▶ **Langkah yang Diperlukan**:
• a. Tuliskan kembali tanpa perubahan bagian teks tentang bencana, mulai dari "Kita memang hidup" dan berakhir pada "semata gejala alam.".
• b. Menurut teks tentang bencana, pola kerentanan apa yang sama-sama dimiliki Aceh, Sumatra Utara, dan Sumatra Barat?

▶ **Teks yang Diberikan**:

******************************

Mataram (ANTARA) - Bencana tidak pernah hadir sebagai peristiwa kosong. Pada lapisan terdalam, bencana adalah peristiwa sosial yang membawa pesan. Pesan itu sering kali tersembunyi di balik banjir dan longsor seperti yang kita lihat di Aceh, Sumatra Utara (Sumut), dan Sumatra Barat (Sumbar). Tiga wilayah berbeda. Tiga lanskap berbeda. Namun semuanya memiliki pola kerentanan yang sama yakni kerusakan ekologis yang sangat sistemik.
Sebenarnya, pesan yang dibawa bencana itu mulai memperlihatkan maknanya. Pesan itu tidak hanya tentang alam, tetapi tentang cara kekuasaan bekerja. Tentang bagaimana negara mengatur ruang, sumber daya, dan warga. Tentang siapa yang dilindungi dan siapa yang dibiarkan menanggung risiko.
Kita memang hidup di atas garis patahan geologis. Namun yang lebih berbahaya adalah patahan politik dalam pengelolaan ekologinya. Alam selalu bergerak untuk menata ulang dirinya. Tapi kerusakan muncul ketika keputusan politik semakin mempertebal kerentanan masyarakat. Ketika hutan ditebang. Ketika sungai disempitkan. Ketika ruang hidup dijadikan komoditas. Ketika negara lebih sibuk memberikan izin konsesi ketimbang kapasitas mitigasi. Maka, di situlah bencana menjadi produk politik, bukan semata gejala alam.

******************************

▶ **Daftar Entri**:
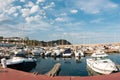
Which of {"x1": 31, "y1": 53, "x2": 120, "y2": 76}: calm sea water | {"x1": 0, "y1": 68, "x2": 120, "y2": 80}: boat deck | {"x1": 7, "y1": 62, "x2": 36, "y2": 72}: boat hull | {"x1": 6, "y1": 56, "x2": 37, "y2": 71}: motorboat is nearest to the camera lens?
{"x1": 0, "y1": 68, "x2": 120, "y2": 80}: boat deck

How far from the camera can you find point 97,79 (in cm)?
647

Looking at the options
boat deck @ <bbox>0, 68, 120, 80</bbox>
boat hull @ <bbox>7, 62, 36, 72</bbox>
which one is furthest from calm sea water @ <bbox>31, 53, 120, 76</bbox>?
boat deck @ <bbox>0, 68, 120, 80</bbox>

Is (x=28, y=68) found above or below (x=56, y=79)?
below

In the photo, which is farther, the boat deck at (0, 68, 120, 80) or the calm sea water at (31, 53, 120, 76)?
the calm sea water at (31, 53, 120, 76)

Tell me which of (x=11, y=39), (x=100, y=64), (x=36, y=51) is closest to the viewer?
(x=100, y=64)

******************************

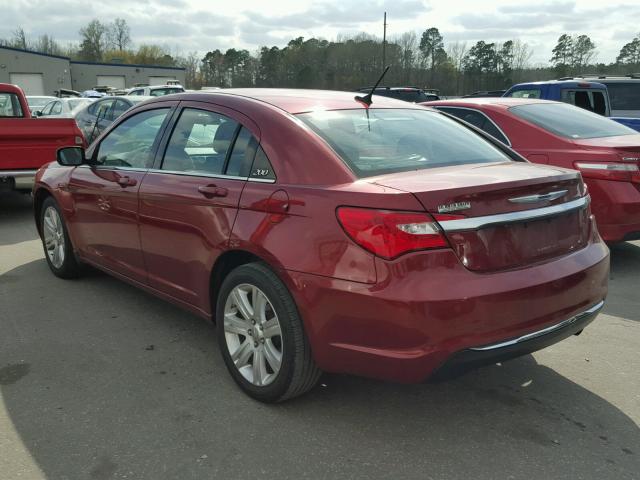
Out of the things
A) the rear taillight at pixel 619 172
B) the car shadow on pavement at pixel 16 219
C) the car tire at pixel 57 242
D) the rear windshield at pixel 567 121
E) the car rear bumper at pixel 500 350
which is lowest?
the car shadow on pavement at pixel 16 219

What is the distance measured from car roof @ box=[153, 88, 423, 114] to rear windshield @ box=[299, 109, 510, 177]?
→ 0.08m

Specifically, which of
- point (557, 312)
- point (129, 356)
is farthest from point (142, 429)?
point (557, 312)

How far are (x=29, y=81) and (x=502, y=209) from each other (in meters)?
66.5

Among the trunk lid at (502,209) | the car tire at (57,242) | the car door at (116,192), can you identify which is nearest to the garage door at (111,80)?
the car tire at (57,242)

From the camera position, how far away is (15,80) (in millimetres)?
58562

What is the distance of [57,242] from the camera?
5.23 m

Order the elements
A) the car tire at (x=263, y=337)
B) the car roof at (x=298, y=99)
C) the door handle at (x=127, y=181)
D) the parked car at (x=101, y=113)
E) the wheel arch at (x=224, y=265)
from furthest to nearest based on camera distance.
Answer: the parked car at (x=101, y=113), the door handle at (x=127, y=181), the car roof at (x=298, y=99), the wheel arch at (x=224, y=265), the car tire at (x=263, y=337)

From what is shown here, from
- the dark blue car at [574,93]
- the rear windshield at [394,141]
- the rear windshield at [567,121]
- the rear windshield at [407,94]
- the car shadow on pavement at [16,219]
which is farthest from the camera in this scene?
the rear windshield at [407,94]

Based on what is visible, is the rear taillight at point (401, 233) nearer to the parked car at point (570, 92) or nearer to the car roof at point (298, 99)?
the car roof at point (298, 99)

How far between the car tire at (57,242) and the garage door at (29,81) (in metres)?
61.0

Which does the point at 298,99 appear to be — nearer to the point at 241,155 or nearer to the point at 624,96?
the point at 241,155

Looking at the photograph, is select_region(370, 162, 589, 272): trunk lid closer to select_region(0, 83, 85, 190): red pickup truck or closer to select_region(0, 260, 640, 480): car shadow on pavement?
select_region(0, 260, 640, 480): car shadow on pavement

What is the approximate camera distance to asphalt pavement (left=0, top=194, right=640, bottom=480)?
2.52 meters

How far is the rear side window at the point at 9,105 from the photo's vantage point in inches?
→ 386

******************************

▶ **Kunci Jawaban**:
• a.
Kita memang hidup di atas garis patahan geologis. Namun yang lebih berbahaya adalah patahan politik dalam pengelolaan ekologinya. Alam selalu bergerak untuk menata ulang dirinya. Tapi kerusakan muncul ketika keputusan politik semakin mempertebal kerentanan masyarakat. Ketika hutan ditebang. Ketika sungai disempitkan. Ketika ruang hidup dijadikan komoditas. Ketika negara lebih sibuk memberikan izin konsesi ketimbang kapasitas mitigasi. Maka, di situlah bencana menjadi produk politik, bukan semata gejala alam.

• b. Kerusakan ekologis yang sangat sistemik.